We analyze security of the encryption scheme using the hybrid argument. We define the following hybrid experiments as before.

  • Experiment \(\mathsf {NME}\textsf {-}q\textsf {-}\mathsf {CCA}^{(1)}_b\): \(\mathsf {NME}^{(1)}_b\) proceeds exactly like \(\mathsf {NME}\textsf {-}q\textsf {-}\mathsf {CCA}_b\), except we replace sig-check in \(\mathsf {NMDec}\) with sig-check \(^*\).

  • Experiment \(\mathsf {NME}\textsf {-}q\textsf {-}\mathsf {CCA}^{(2)}_b\): \(\mathsf {NME}^{(2)}_b\) proceeds exactly like \(\mathsf {NME}\textsf {-}q\textsf {-}\mathsf {CCA}_b^{(1)}\) except we replace \(\mathsf {NMDec}\) with \(\mathsf {NMDec}^*\).

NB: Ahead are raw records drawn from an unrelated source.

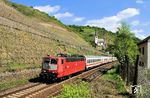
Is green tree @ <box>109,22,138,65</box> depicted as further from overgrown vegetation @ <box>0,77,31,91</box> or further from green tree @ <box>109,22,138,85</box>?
overgrown vegetation @ <box>0,77,31,91</box>

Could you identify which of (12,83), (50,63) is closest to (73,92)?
(12,83)

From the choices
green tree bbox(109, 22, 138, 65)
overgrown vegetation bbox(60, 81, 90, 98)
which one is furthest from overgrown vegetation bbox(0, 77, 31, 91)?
green tree bbox(109, 22, 138, 65)

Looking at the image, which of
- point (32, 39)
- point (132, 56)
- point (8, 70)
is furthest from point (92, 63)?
point (8, 70)

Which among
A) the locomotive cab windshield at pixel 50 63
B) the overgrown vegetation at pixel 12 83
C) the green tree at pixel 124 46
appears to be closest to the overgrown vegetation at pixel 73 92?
the overgrown vegetation at pixel 12 83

We note that \(\Bigl \{ \mathsf {NME}\textsf {-}q\textsf {-}\mathsf {CCA}_b(\Uppi ,A,k,p(k)) \Bigr \}\) and \(\Bigl \{ \mathsf {NME}\textsf {-}q\textsf {-}\mathsf {CCA}_b^{(1)}(\Uppi ,A,k,p(k)) \Bigr \}\) are computationally indistinguishable for each \(b \in \{0,1\}\), which can be argued based on security of the signature scheme as in Claim 1. Moreover, \(\Bigl \{ \mathsf {NME}\textsf {-}q\textsf {-}\mathsf {CCA}_b^{(2)}(\Uppi ,A,k,p(k)) \Bigr \}\) and \(\Bigl \{ \mathsf {mIND}_b(E,B,k,k (\ell - t)) \Bigr \}\) are identically distributed for each \(b \in \{0,1\}\), which can be shown using the reduction in the proof of Claim 3. Therefore, we are only left to show the following claim to conclude the analysis.

Claim 4

For \(b \in \{0,1\}\), we have

$$\begin{aligned} \Bigl \{ \mathsf {NME}\textsf {-}q\textsf {-}\mathsf {CCA}_b^{(1)}(\Uppi ,A,k,p(k)) \Bigr \} \mathop {\approx }\limits ^{s} \Bigl \{ \mathsf {NME}\textsf {-}q\textsf {-}\mathsf {CCA}_b^{(2)}(\Uppi ,A,k,p(k)) \Bigr \} \end{aligned}$$

Proof

Let \(q = q(k)\) and for a ciphertext c, let \(\vec M_c\) denote the underlying plaintext matrix of c.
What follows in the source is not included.